Kappeler: Gewässerschutzgesetz setzt Rahmen
«Wir erwarten nichts anderes als die Umsetzung des eidgenössischen Gewässerschutzgesetzes», rechtfertigt Toni Kappeler, Präsident von Pro Natura Thurgau, die kritische Begleitung des Konzepts Thur3 durch die Umweltverbände. Das Gesetz verlange nicht mehr und nicht weniger, als dass bei Eingriffen und Korrekturen von Fliessgewässern der «natürliche Verlauf des Gewässers möglichst beibehalten oder wiederhergestellt wird.» Kappeler bezeichnet die korrekte Berechnung der nötigen Sohlenbreite des Flusses als Grundlage für jedes Projekt. Daraus würde sich auch die nötige Breite des Gewässerraums ergeben. Den im Konzept Thur3 vorgesehenen Gewässerraum von 80 bis 100 Metern Breite, hält Kappeler für angemessen. Der Sulzbergerkarte von 1837 könne entnommen werden, dass der ursprüngliche Gewässerraum der Thur vor der ersten Thurkorrektion zwischen 66 und 220 Meter betragen habe.

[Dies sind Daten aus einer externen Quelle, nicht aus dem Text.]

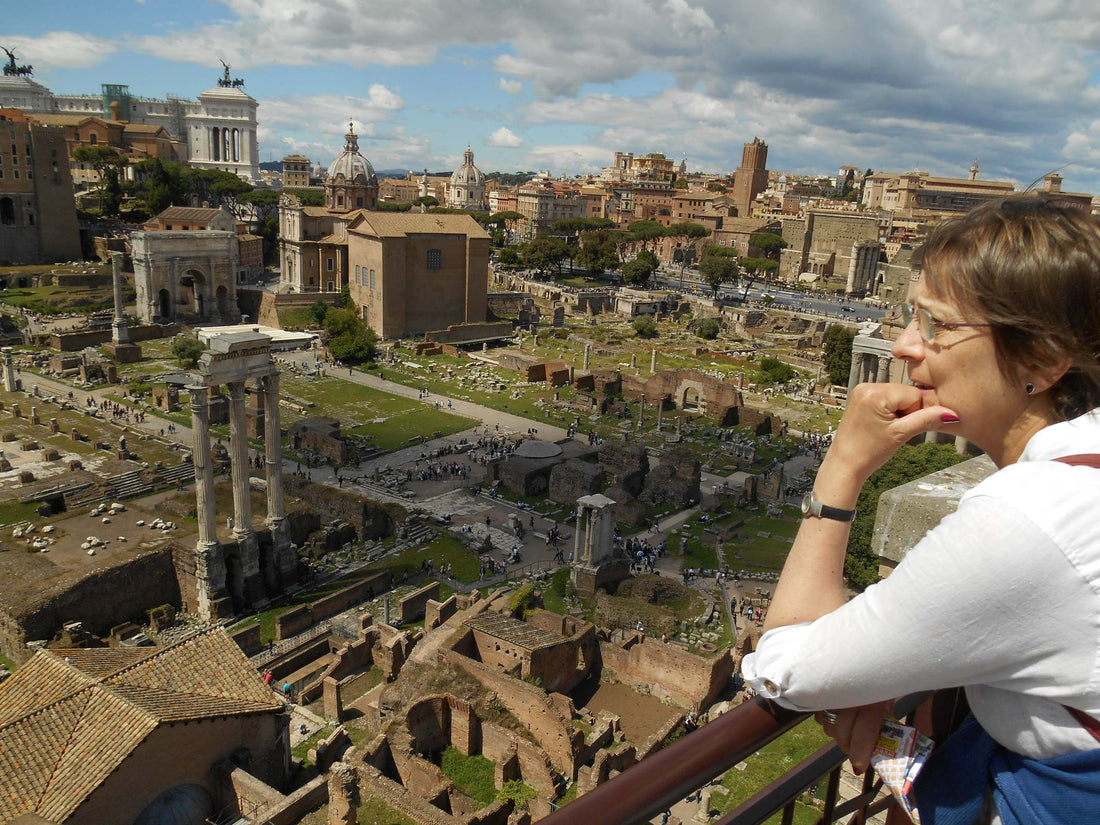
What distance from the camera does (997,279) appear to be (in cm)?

Bei den konkreten Einzelprojekten signalisiert Kappeler Gesprächsbereitschaft: «Bei jedem Einzelprojekt wird eine Interessenabwägung vorzunehmen sein, die die Interessen des Hochwasserschutzes, des Gewässerschutzes, der Trinkwasserversorgung und der landwirtschaftlichen Fruchtfolgeflächen gegeneinander abwägt. Dabei sind Hochwasserschutz und Gewässerschutz sind gleichrangig zu betrachten.»
Eine Lanze bricht der Pro Natura-Präsident für das Anliegen der betroffenen Bussnanger Bauernfamilie Huggel: «Für einzelne landwirtschaftliche Betriebe, deren Existenz gefährdet ist und die damit keine Planungssicherheit haben, sind rasch Alternativen zu suchen.»